* EXTRACT PROVIDED:
'''

All of these organizations trust aptitude to and obviously the products that they use to to support their financial processes, their their end of year close processes. And every one of them, I think it's important to highlight that every one of them is a a finance prospect because every single organization that you see see as a snapshot, but on the screen, every single organization that you see are facing the the the same challenges that led us to to build the platform. So that then brings us to today, a pivotal moment in scaling Aptitude as a partner led and SaaS organization. So in in 2024, Aptitude delivered on what we said we would. We met market expectations.

Operator

We've been rewiring the business at speed, and we've been executing the shift from regulatory and compliance from on premise to to a SaaS business model. And we've essentially transformed the way we operate, how we go to market, and how we build product. And finance is gaining traction. You can see that from the net new logos and also the Ah migrations over the twelve month period. You can see that reflected in the pipeline that's expanding.

Operator

And, also, we have key partners that are fully engaged. And, again, we'll we'll talk a little bit more about those those partners as we go through the presentation today. I think one thing has become clear over the last twelve months, and that's that partner led isn't just the right strategy. It is the the only way to scale faster, to to to fully capture the finance opportunity and essentially build a a stronger growth engine with a better long term revenue mix. But across 2024, I would say we've been we've been straddling a a hybrid model.

Operator

So part aptitude led services and part partner led services. And what we've experienced during this hybrid model and obviously recognized over the last twelve months is that that is not going to take us where we want to go because partners don't get excited unless they're fed, and that means shifting more services work their way. In addition to that, the hybrid model also leaves us too concentrated on tier one enterprise deals. And, again, they're important. They matter, but they take time and move slowly.

Operator

And our partners, as I've talked about over the last twelve months, provide access to tier two and tier three, so smaller, medium sized organizations where deal velocity, volume, and repeatability live. And that's why we're making the decision to accelerate the strategy that we set in motion in 2024. So that is moving away from heavy aptitude led services and fully committing to a partner led delivery model. And that means giving up more services revenue in the short term to unlock faster growth. And to support that, we're going to be increasing investment in our go to market and partner teams to to support the scaling of of that model.

Operator

So while this brings a short term adjustment to our 2025 financials, it sets us up to grow faster, to grow higher recurring revenue, and to also strengthen margins and profitability over time. So I'm now going to hand over to Simon, who's going to walk you through the financial highlights.

Speaker 1

Thank you, Alex. So in 2024, we've seen growth in our annual recurring revenue, which at £52,100,000 represents a 2% increase from the prior year and continues to provide us with good visibility of future revenues and cash flows. This growth was underpinned by new business success from within our existing customer base and especially through our AI autonomous finance offering, which grew by 12% in the year. This strong performance from the existing client base in turn resulted in an improvement in the net retention rates increasing to 99% from 98% in 2023. We continue to benefit from a strong balance sheet, making us financially robust with cash as of December 31 of GBP 30,400,000.0 and net cash of GBP 20,300,000.0.

'''

* EXTRACTED RECORDS:
'''

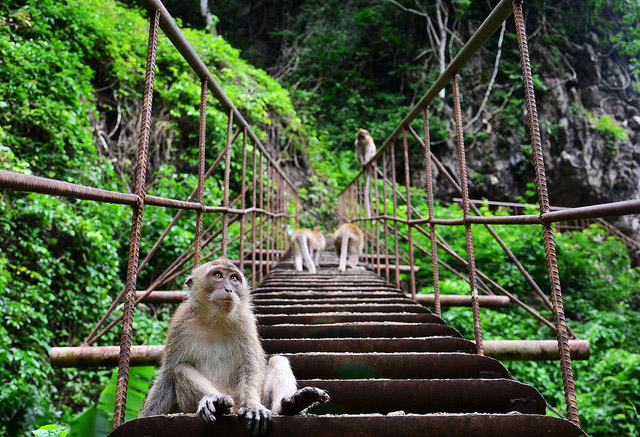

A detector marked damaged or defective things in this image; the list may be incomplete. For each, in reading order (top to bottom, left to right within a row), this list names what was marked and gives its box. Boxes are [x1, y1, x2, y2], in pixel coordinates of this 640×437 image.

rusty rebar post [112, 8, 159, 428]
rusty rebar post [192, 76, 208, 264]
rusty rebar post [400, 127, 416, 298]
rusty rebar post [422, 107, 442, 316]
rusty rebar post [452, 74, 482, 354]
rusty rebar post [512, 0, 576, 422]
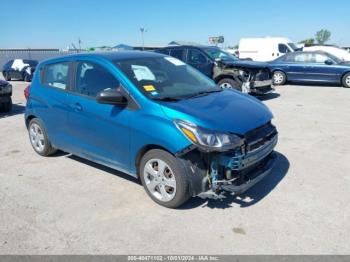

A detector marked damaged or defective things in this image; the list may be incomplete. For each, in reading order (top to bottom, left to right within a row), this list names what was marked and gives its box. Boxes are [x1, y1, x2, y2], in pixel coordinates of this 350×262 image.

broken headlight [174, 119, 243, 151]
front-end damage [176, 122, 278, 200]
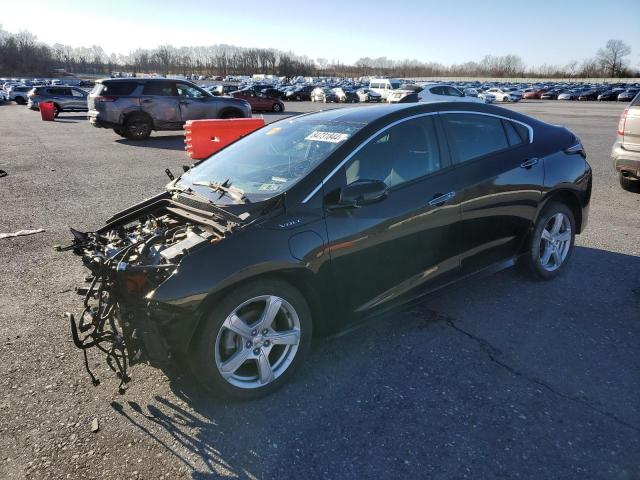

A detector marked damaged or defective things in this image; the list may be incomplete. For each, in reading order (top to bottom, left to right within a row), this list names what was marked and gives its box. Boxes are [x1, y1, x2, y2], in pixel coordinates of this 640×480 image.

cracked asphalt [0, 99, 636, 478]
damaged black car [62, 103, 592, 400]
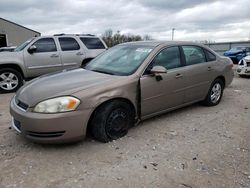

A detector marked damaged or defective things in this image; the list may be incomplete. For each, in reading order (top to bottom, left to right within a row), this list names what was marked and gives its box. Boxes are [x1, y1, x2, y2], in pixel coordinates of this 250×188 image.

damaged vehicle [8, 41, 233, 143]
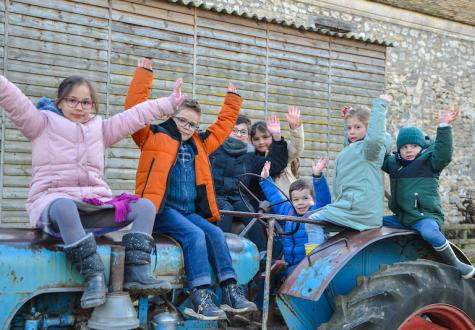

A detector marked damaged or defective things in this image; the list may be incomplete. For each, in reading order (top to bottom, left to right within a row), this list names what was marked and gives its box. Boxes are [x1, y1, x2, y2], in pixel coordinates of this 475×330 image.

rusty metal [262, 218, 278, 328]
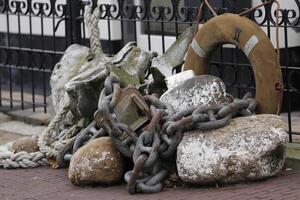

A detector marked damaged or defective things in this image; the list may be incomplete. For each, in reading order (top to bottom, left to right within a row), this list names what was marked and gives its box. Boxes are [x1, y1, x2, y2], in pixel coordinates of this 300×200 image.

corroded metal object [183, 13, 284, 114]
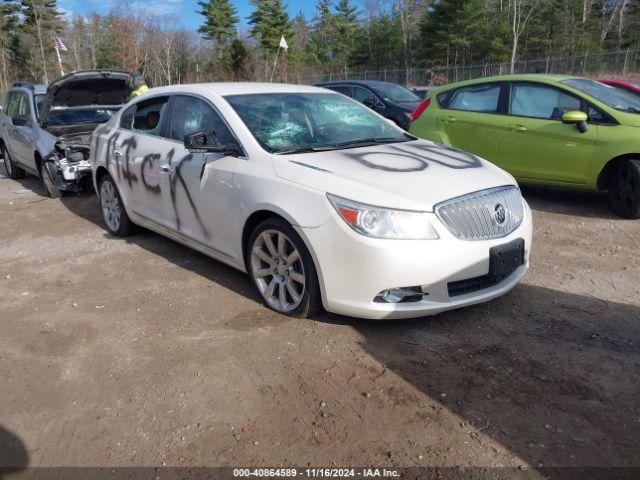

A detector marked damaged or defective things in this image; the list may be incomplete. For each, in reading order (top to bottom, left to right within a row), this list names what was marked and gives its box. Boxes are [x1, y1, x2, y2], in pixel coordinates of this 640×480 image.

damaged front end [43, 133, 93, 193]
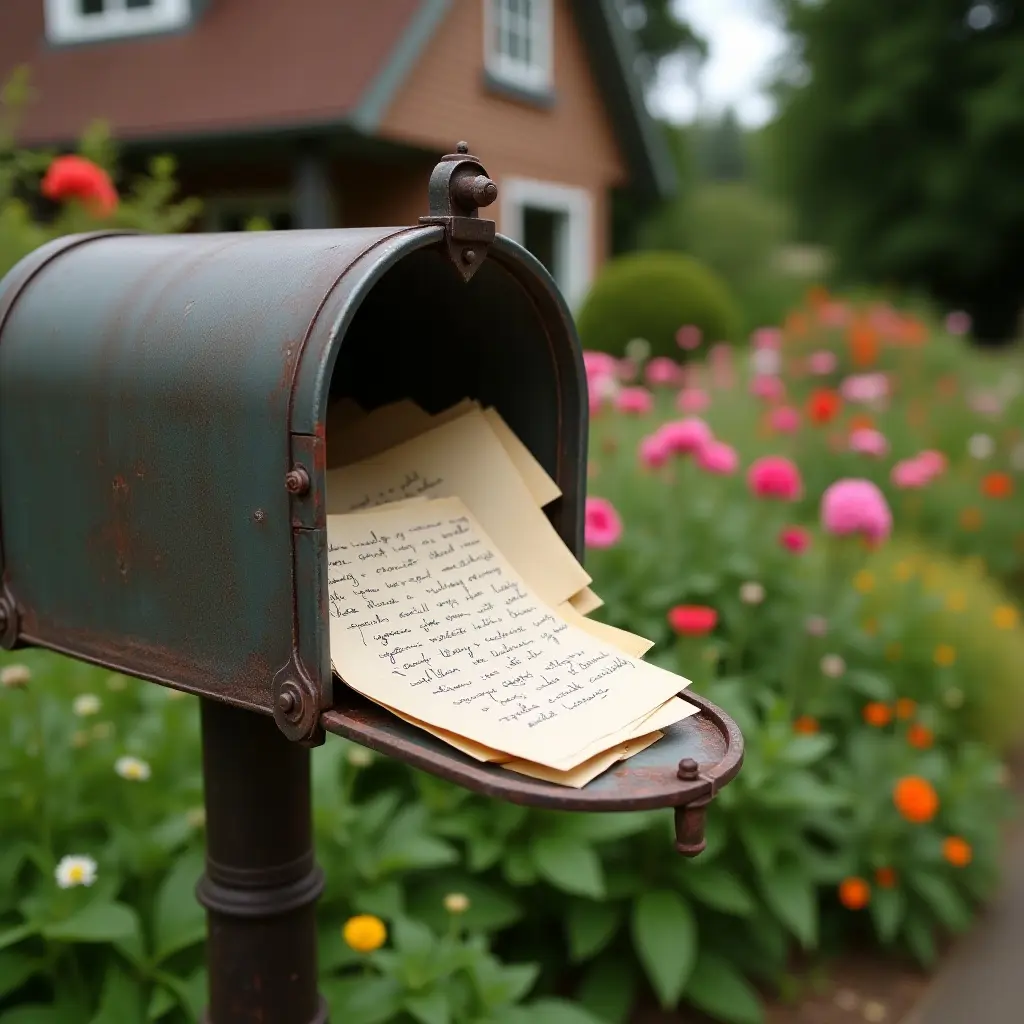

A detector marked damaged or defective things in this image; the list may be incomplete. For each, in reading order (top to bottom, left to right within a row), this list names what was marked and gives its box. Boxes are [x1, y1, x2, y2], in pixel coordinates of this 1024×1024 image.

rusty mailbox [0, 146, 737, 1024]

'''

* PARTS OF THE EXERCISE:
**a)** In the earnings call transcript, what was the net retention rate in 2024?
**b)** Name every sum of money given in the earnings call transcript, along with what each one refers to.
**c)** Carry on the earnings call transcript from the point where it stops.

* ANSWERS GIVEN:
**a)** It rose to 99%, up from 98% in 2023.

**b)**
- £52,100,000: annual recurring revenue in 2024
- GBP 30,400,000: cash as of December 31
- GBP 20,300,000: net cash

**c)**
Speaker 1

This allows us to continue to provide our shareholders with returns through consistent dividends and the share buyback program as announced this time last year. The buyback has progressed throughout 2024 and is continuing as planned with shares the value of GBP 4,000,000 having been purchased up to 12/31/2024. And all of this underlines Aptitude's position of strength to drive ARR growth through AI autonomous finance throughout the period of transition and beyond. So despite the 6% reduction in total revenue to GBP 70,000,000, Recurring revenue, the strategic focus of the group grew by 2%, driven principally by the growth within AI Autonomous Finance. This is offset by a reduction in nonrecurring revenue due to a combination of more partner led implementations as well as the successful go lives and resulting project ramp downs of a large number of aptitude insurance calculation engine clients following the passing of their respective IFRS 17 adoption deadlines.

Speaker 1

The combination of these movements has resulted in an improvement in the revenue mix with recurring revenue up to 78%. This shows an improvement in the quality of our earnings and a resulting improvement in our margins. And our improved revenue mix, in combination with tight cost control, have enabled profit levels to improve year on year despite this reduction in revenue, with operating profit of GBP 9,900,000.0 representing a margin of 14%, an improvement of one percentage point compared to the prior year. R and D investment has reduced slightly from their peak levels in 2023 and is expected to significantly reduce in 2025 based on the implementation of the new product and engineering operating model. This combination of growth through AI autonomous finance and improving revenue mix and a carefully controlled cost base result in Aptitude continuing to have a robust platform to provide returns to shareholders.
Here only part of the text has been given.